A fresh highway marker on Vietnam Veterans Boulevard in Sumner County is kicking up a storm among local vets. The new sign labels a stretch of State Route 386 as the "Charlie Kirk Memorial Highway," and area Vietnam veterans say the move drains a long-standing tribute of its meaning. They argue the route was created to honor everyone who served in Vietnam and the 25 service members from Sumner County who died there.

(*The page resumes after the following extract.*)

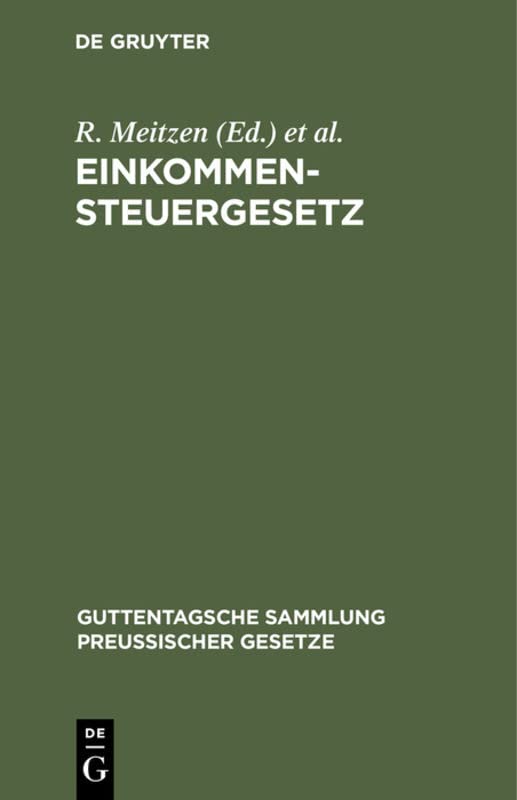 Einkommensteuergesetz: Vom 24. Juni 1891 (Guttentagsche Sammlung preußischer Gesetze, 10, Band 10)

How the new name was added

The designation was tucked into an omnibus transportation amendment passed by the Tennessee General Assembly this spring. The measure names the segment of SR‑386 from the Davidson–Sumner county line to Long Hollow Pike/Offitt Drive the Charlie Kirk Memorial Highway and directs the state transportation department to put up signs, according to the Tennessee General Assembly. The bill language describes Kirk as a prominent political activist and notes he was shot and killed in September 2025, per The Associated Press.

Vets say the new sign erodes the original memorial

Vietnam veterans in Sumner County say they were blindsided by the change and worry the new marker muddies the road's original purpose. Barry Rice, president of the Tennessee Council of Vietnam Veterans, told local TV that the Charlie Kirk sign makes it look like the entire highway now honors Kirk and called the move "just not right." Veterans are asking lawmakers to move the memorial to a different roadway and restore the Vietnam veterans' tributes, according to WZTV/KDNL.

Supporters call it a free speech tribute

Supporters counter that the marker is meant as a tribute to Kirk's work on free speech issues and campus politics. Riley Gaines, a Sumner County resident, posted a photo of the sign and praised the dedication, according to the Nashville Tennessean, and lawmakers who backed the measure said the marker is intended to memorialize freedom of speech.

What the law actually does

On paper, the statute makes the designation honorary and does not change Vietnam Veterans Boulevard's official name. It also requires that the manufacture and installation costs for the signs be covered by nonstate funds, which typically means sponsors or private donors pay the bill, according to the Tennessee General Assembly. That funding setup helps explain how the signs went up quickly even as the political and emotional debate over where they belong is still playing out.

What happens next

Veterans say they plan to keep pressing lawmakers to move the Charlie Kirk marker to another roadway and return the Vietnam Veterans Boulevard signs to their original memorial purpose. For now, the new markers are staying put and the controversy is unresolved, as local veterans weigh their next steps and look to their elected representatives for a response.